India has already eclipsed other BRIC nations in giving. But matching the US will take time
Adam Matthews Adam Matthews | 24 Mar, 2011
India has already eclipsed other BRIC nations in giving. But matching the US will take time
In December, Aziz Premji transferred $2 billion worth of his firm Wipro’s shares to a charitable trust. For Premji, India’s third richest man and head of one of India’s three top software firms, the announcement of the gift set a new standard for Indian philanthropy.
Philanthropy is a hot topic in India nowadays. On 22 March, Warren Buffett and Bill Gates touched down in Bangalore to promote The Giving Pledge, originally an initiative asking America’s richest to donate the bulk of their wealth to charity. So far, billionaires like Microsoft co-founder Paul Allen, Facebook’s Mark Zuckerberg and New York City Mayor and media magnate Michael Bloomberg have signed on.
India’s billionaires may follow suit. As Gates and Buffett arrived, GM Rao, whose firm GMR Holdings built Delhi Airport’s Terminal 3, pledged to give away the 12.5 per cent stake he controls in GMR to the GMR Varalakshmi Foundation, an affiliated charity.
India’s richest tycoons are indeed getting active in the realm of philanthropy. India has already eclipsed other BRIC nations in giving. According to a study last year by the consultancy Bain & Company, Indians donate the equivalent of 0.6 per cent of the country’s GDP to charity. Brazil and China, by comparison, give just 0.3 per cent and 0.1 per cent, respectively. “Philanthropy is an old concept in India, from daan, which is to give,” says Amita Puri, who heads the Charities Aid Foundation in India. “You have the tradition of established families like the Tatas giving away a great deal.”

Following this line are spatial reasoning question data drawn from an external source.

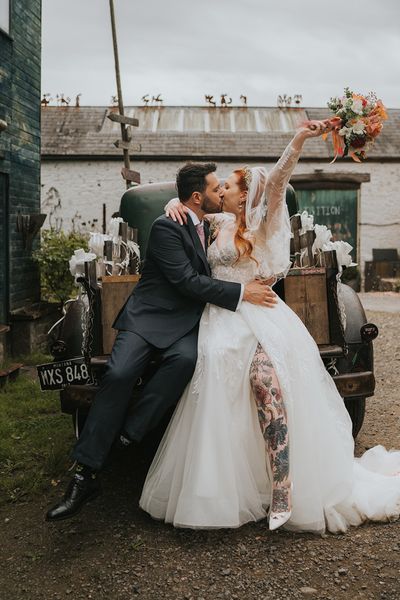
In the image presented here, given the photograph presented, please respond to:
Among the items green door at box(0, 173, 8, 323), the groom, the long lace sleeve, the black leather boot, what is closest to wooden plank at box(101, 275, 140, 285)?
the groom

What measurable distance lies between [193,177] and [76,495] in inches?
80.4

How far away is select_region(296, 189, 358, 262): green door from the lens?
58.6 ft

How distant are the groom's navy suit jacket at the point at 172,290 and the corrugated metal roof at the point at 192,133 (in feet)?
48.8

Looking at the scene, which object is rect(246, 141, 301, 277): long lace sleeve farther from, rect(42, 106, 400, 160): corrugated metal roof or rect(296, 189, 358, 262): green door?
rect(42, 106, 400, 160): corrugated metal roof

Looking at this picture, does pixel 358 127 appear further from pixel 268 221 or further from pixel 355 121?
pixel 268 221

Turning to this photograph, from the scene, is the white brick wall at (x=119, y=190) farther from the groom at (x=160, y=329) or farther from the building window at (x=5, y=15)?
the groom at (x=160, y=329)

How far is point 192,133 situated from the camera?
19.7 m

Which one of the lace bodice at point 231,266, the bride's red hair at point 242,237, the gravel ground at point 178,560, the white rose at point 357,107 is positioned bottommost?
the gravel ground at point 178,560

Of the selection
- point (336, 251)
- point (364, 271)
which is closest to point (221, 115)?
point (364, 271)

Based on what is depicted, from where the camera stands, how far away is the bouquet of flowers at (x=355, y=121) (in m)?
3.42

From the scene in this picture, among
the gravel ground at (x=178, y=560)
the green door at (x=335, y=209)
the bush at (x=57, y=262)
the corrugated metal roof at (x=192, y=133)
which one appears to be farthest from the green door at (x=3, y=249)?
the green door at (x=335, y=209)

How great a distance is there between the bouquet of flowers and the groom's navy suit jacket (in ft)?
3.37

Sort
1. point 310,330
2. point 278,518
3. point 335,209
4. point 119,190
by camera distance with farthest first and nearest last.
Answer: point 119,190 → point 335,209 → point 310,330 → point 278,518

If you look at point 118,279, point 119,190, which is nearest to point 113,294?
point 118,279
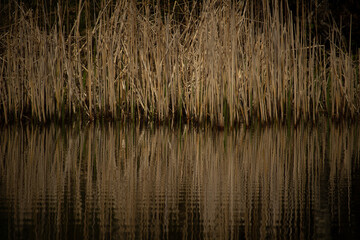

But it will likely take more time to engender a climate of giving as robust as that of the US. According to the Bain report, an analysis of 30 high networth individuals (HNIs) in India showed that, ‘they contribute, on average, just around one-fourth of 1 per cent of their net worth to social and charitable causes’. The reasons for this gulf, says Puri, are structural. The infrastructure for giving in India is less developed than in Western countries, she explains. For regular middle-class people, she cites examples like the ability to donate at ATMs or when paying a bill.
For HNIs in America, charitable donations are 100 per cent tax deductible. Tax laws in India may not be quite so favourable. A proposed legislation worries Puri. “There is a draft Bill that has been tabled. It has proposed that the 100 per cent tax exemption [in India] be withdrawn,” she says. “Instead of looking at more ways that encourage people to give, this is actually a backward step.” Still, Puri says, Rao’s gift is cause for cautious optimism. “It will get people to think [about giving], but will need a lot more than just the visit to have people sign up [to the Giving Pledge] or give away [more money].”
Fomenting a culture of corporate benevolence takes time, the Bain report’s author Arpan Sheth explained during a presentation last year to the Indian Philanthropy Forum. “Even the great philanthropists—John D Rockefeller, Andrew Carnegie and JP Morgan—did not give away their riches until toward the end of their lives.”